**Text section:**
---
You might notice that your function takes some time to run. To speed things up, let's switch the granularity of our simulations from seconds to minutes. This will give us a slightly worse approximation to the Poisson process, but it still seems plausible that 2 scandals never happen in the same minute.

Now, by calling your function 100-1000 times, estimate the chance that (over the next 24 months, assuming the rate of scandals remains the same) Ooober experiences 3 or more scandals in at least one month. This is called a Monte Carlo simulation.

Note: This may take up to a minute. Try using fewer simulations when you first run it.


In [14]:
num_simulations = 1000
minutes_in_a_month = 30*24*60
three_or_more_scandals_count = np.count_nonzero([
        max(np.bincount(draw_approximate_poisson_process(average_scandals_per_month, num_months, minutes_in_a_month).astype(int))) >= 3
        for _ in range(num_simulations)])
three_or_more_scandals_chance = three_or_more_scandals_count / num_simulations
three_or_more_scandals_chance

In [16]:
_ = ok.grade('q8')
_ = ok.backup()

The Poisson distribution

Often, we don't care about exactly when events happen, only how many of them happen in a certain interval. A Poisson($\lambda$) random variable (not a process) is the number of events that happen in some Poisson process that has rate*length equal to $\lambda$.

Since draw_approximate_poisson_process has approximately a Poisson process distribution, an expression like:

len(draw_approximate_poisson_process(2, 3, 1000))

...has approximately a Poisson($2 \times 3$) distribution.

However, we can characterize the distribution of your approximation exactly. Your approximation draws from many Bernoulli random variables. The number of events that happen is a sum of those Bernoulli random variables. Therefore, the number of events follows exactly a Binomial distribution!

Recall that the Binomial distribution has two parameters: $n$, the number of Bernoulli random variables that are summed, and $p$, the probability that any one of them is 1. It's written Binomial($n$, $p$). The expected value is $n \times p$.

Question 9

What is the exact distribution of the results of this call?

len(draw_approximate_poisson_process(r, l, d))

Give the Binomial parameters $n$ and $p$.


In [17]:
# Example values for r, l, and d so that this cell can run:
r = .2
l = 10
d = 3

n = l*d #SOLUTION
p = r/d #SOLUTION

In [18]:
_ = ok.grade('q9')
_ = ok.backup()
---
**Data segment:**
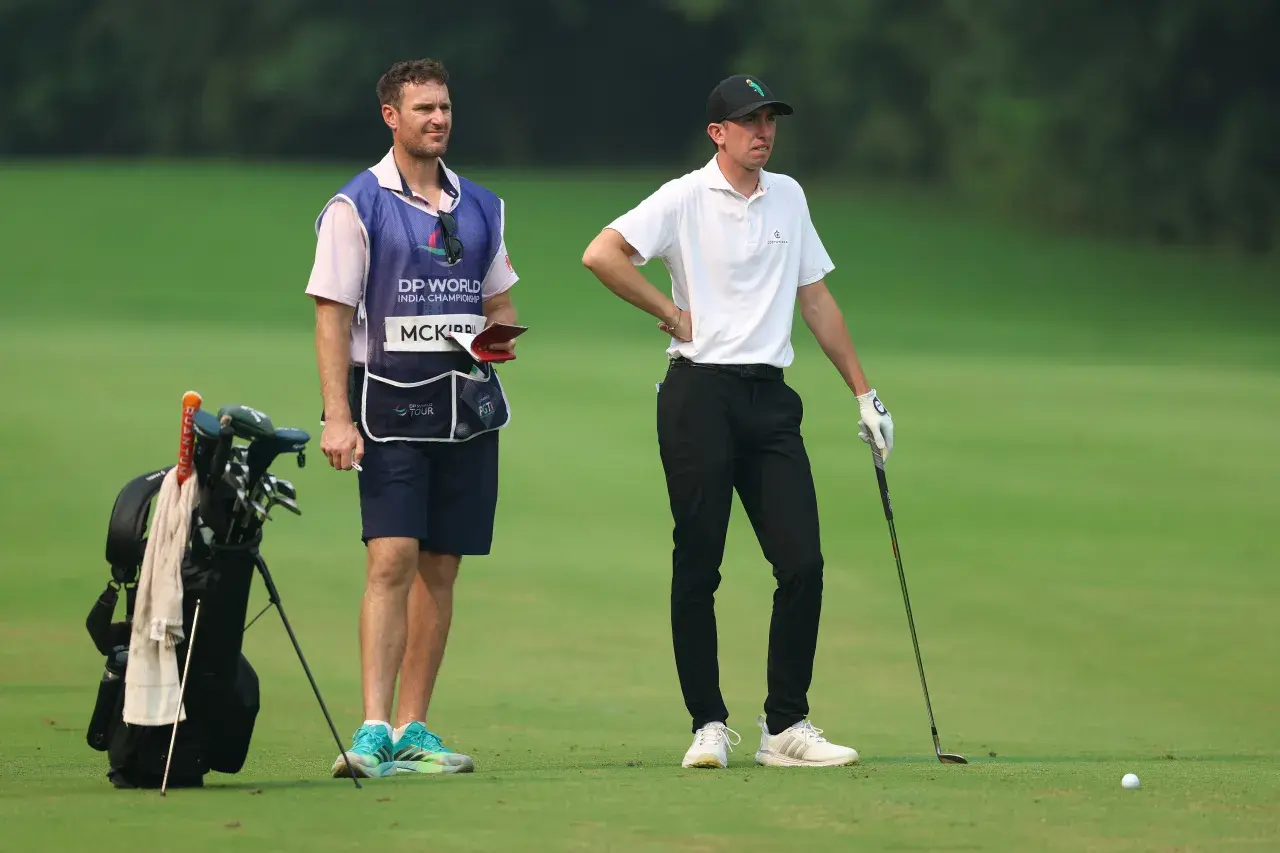 NEW DELHI, INDIA - OCTOBER 17 Tom McKibbin of Northern Ireland prepares to play his second shot with his caddie on the second hole on day three of the DP World India Championship at Delhi Golf Club on October 17, 2026.jpg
---
**Requirement A:** In the passage on Poisson processes, rewrite the part from "Since draw_approximate_poisson_process has" up to and including "Poisson($2 \times 3$) distribution.", swapping "approximately" for "roughly".
**Requirement B:** According to the passage on Poisson processes, what is the expected value of a Binomial($n$, $p$) distribution?

**Response A:**
Since draw_approximate_poisson_process has roughly a Poisson process distribution, an expression like:

len(draw_approximate_poisson_process(2, 3, 1000))

...has roughly a Poisson($2 \times 3$) distribution.

**Response B:** $n \times p$